Work instructions
Write the next part of the passage on charge trapping in TMPTA-s-SiO₂/XLPE nanocomposites, starting right after its final sentence.
─── Provided text
3.5. Charge Trapping Characteristics

In order to investigate the deep-trapping mechanism in TMPTA-s-SiO₂/XLPE nanocomposites that can enhance dielectric breakdown strength, energy level distributions of charge traps are evaluated from TSC results [23]. TSC testing temperatures from −30 to 175 °C cover all of the required energies for thermal excitation of the charges captured in the deep traps introduced by nanosurface-grafting. The measured TSC temperature spectra and the derived trap densities as a function of trap energy level (trap level distributions) are shown in Figure 9. The general peaks arising in trap levels of 0.9−1.0 eV originate from the intrinsic shallow traps introduced by the structural defects between XLPE lamellae.

Due to the deep traps introduced by TMPTA grafted onto surfaces of SiO₂ nanofillers, a characteristic peak with lower amplitude and smaller integral area than XLPE intrinsic peak appears at 1.25 eV for TMPTA-s-SiO₂/XLPE nanocomposites, which is observably higher in peak intensity than that at 1.2eV for SiO₂/XLPE nanocomposite which derives from discharging traps at nano-SiO₂/XLPE interfaces. Because charge carriers prefer to be captured into deeper traps than shallower traps, no enough carriers have been trapped into intrinsic traps of XLPE matrix under high-voltage electric field in TMPTA-s-SiO₂/XLPE nanocomposites. Therefore, the amplitude and integral area of trap distributions at 0.9–1.0 eV are significantly lower than that of pure XLPE. It is proved by TSC tests that the surface functionalization of grafting TMPTA onto SiO₂ nanoparticles has achieved deeper and higher density of charger traps in TMPTA-s-SiO₂/XLPE nanocomposites than that in pure XLPE and SiO₂/XLPE nanocomposite, which will contribute to the improvement of electrical resistance.
──────
─── Excerpted records
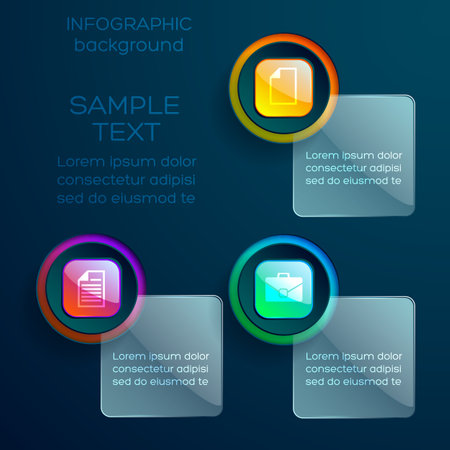 INFOGRAPHIC
background

SAMPLE
TEXT

Lorem ipsum dolor consectetur adipisi sed do eiusmod te

Lorem ipsum dolor consectetur adipisi sed do eiusmod te

Lorem ipsum dolor consectetur adipisi sed do eiusmod te

Lorem ipsum dolor consectetur adipisi sed do eiusmod te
──────
Answer section
3.6. Dielectric Breakdown Strength

Two-parameter Weibull statistics is utilized to analyze electrical breakdown fields under AC voltage, as shown in Figure 10. Scale parameter E_b characterizes the electrical breakdown field with a probability of 63.2%, while shape parameter β indicates the dispersivity of experimental data, as listed in

Table 3. Characteristic breakdown field E_b at 63.2% probability and shape parameter β obtained by fitting experimental results of electrical breakdown fields with 2-parameter Weibull distribution at 95% confidence interval.

Materials	Eb/(kV/mm)	β
XLPE	87.74	25.74
0.5 wt%TMPTA-s-SiO2/XLPE	97.79	24.58
1.5 wt%TMPTA-s-SiO2/XLPE	101.83	24.42
1.5 wt%SiO2/XLPE	95.70	23.12

.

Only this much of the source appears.